## Assigned task
Beneath this instruction is a listing. Transcribe from it only the stretch from the line with "Двойное гражданство: порядок получения" through the line with "Интерактивный сервис для", both end lines included, exactly as written.

## Records provided
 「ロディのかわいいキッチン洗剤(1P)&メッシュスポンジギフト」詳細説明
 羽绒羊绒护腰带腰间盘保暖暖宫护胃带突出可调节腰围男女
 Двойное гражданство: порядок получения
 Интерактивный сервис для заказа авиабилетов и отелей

==

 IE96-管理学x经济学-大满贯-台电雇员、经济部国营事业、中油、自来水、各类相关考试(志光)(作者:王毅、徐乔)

## Reply to the exercise
 Двойное гражданство: порядок получения
 Интерактивный сервис для заказа авиабилетов и отелей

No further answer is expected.